When I was sixteen, my father requested a transfer to Madras because he believed it was the best city in India for academics. Chennai soon became home. Even when work later took me elsewhere, I always found myself returning to the city.
After graduating, I joined a software company in Chennai as a programmer in 2002. Within three months I realized a routine desk job wasn’t for me. Around that time I was sent to Periyar University in Salem for a six month onsite project. During long night walks across the quiet campus, I befriended a security guard. One evening I showed him my father’s camera and explained how film photography needed good lighting. Without hesitation he switched on all the floodlights across the campus for a few minutes. The entire place suddenly lit up. Buildings glowed, lawns shone and rabbits froze in the grass. I photographed everything I could. In that moment I realized this was what I truly wanted to do.

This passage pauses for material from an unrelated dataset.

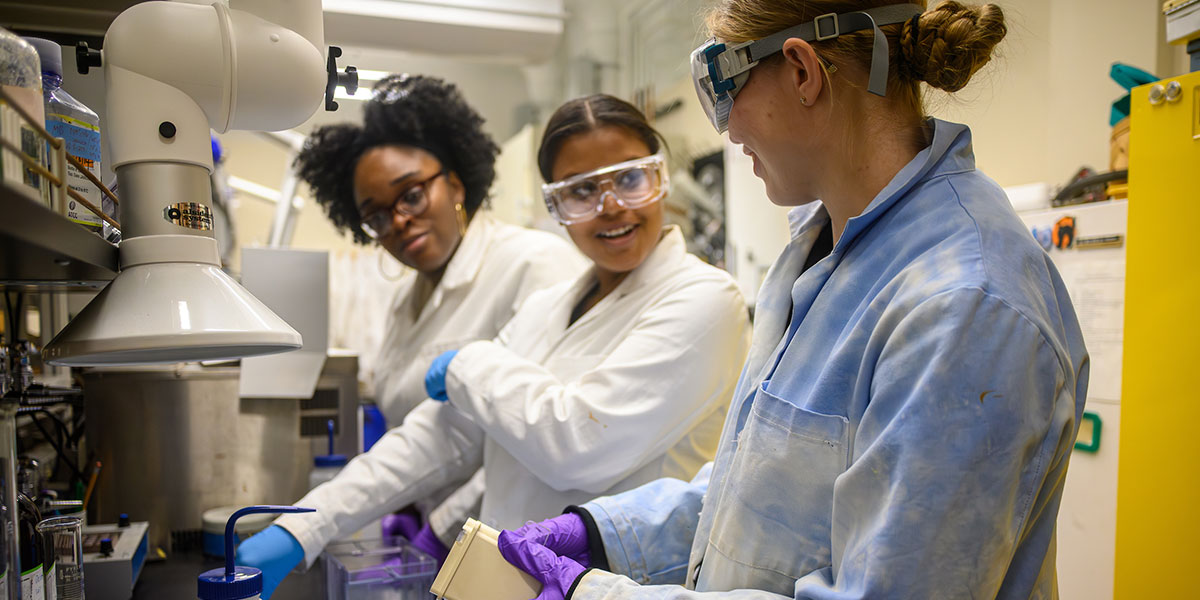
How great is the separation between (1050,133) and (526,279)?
218 centimetres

Soon after, I quit my software job and enrolled in the MSc Electronic Media program at the University of Madras. My family was not thrilled about me leaving a stable career, but I knew I had found my path.
During my studies I directed short films that won awards, and soon began working with Chennai Doordarshan and Vijay TV. I scripted and directed several programs and live shows, learning how every department in a media organization worked. Later, the 2004 tsunami became a turning point in my work. For my final project I made a documentary about displaced fishermen near Chennai who were fighting to reclaim their land. That project led to collaborations with organizations such as UNESCO and the National Disaster Management Authority. While I also made corporate films, documentaries fascinated me because they allowed deeper engagement with people and real stories.

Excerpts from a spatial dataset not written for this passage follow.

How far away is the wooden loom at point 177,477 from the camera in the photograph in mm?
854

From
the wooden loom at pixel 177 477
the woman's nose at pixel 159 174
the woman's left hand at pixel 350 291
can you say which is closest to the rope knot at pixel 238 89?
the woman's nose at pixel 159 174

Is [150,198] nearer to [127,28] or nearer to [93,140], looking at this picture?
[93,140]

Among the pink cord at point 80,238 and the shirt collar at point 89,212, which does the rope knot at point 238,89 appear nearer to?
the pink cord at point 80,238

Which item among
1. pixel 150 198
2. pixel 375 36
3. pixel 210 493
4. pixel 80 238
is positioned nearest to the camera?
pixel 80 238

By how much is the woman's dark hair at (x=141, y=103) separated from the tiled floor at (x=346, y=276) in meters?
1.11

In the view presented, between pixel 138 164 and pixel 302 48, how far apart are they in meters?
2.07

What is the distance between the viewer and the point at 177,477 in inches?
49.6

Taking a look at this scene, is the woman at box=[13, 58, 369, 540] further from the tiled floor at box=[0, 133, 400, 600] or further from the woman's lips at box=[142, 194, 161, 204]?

Life took another turn when I began teaching Visual Communication, initially as a temporary arrangement that grew into a full time academic career. I eventually became Head of the Department and later an Assistant Professor. Even while teaching, I stayed connected to cinema as a script analyst, production controller and publicist, and helped organize the Chennai International Film Festival for five years.
Nearly fifteen years later, something unexpected happened. During a drive from Coimbatore Airport to Ooty, a cab driver asked if I wanted to listen to local music but instead played a documentary called Music of the Mountains about Nilgiris tribal music. To my surprise, it was a film I had directed years earlier. He told me it had been broadcast widely on local cable networks and shared across CDs and pen drives. When I told him I was the director, he did not believe me at first. In that moment I realized my work had quietly reached people I never imagined.

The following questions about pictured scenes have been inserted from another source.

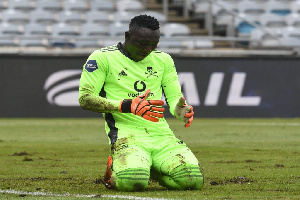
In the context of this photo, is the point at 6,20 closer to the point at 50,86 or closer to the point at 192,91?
the point at 50,86

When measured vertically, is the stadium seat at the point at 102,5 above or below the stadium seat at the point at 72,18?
above

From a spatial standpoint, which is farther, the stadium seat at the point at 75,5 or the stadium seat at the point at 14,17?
the stadium seat at the point at 75,5

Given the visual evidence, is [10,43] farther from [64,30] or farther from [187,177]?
[187,177]

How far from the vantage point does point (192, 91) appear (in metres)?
18.4

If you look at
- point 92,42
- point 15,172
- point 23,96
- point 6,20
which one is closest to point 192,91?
point 92,42

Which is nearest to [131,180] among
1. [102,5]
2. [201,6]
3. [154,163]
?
[154,163]

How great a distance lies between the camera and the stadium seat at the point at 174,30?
20.6 m

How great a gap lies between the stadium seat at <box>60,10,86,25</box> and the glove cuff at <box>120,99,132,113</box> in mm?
15483

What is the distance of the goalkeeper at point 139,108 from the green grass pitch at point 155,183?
6.3 inches

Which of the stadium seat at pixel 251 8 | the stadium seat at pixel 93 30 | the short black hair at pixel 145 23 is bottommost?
the stadium seat at pixel 93 30

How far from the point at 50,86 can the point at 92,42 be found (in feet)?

That experience pushed me to return to filmmaking full time. I resigned from academia, started my production house and began working on my first feature film.
Chennai has shaped me deeply, academically, creatively and personally. Having grown up across many parts of India, I have seen difficult social realities, but Chennai has always felt balanced and inclusive. I love the city’s language, its film, music and book festivals, the Anna Centenary Library, its art spaces and the long ECR coastline filled with memories.
I have also seen the resilience of Chennaiites, especially during the 2015 floods when people came together through mobile networks and social media to help one another. It remains one of the most inspiring examples of community solidarity I have witnessed.
For me, Chennai is the place that shaped my journey as a storyteller.”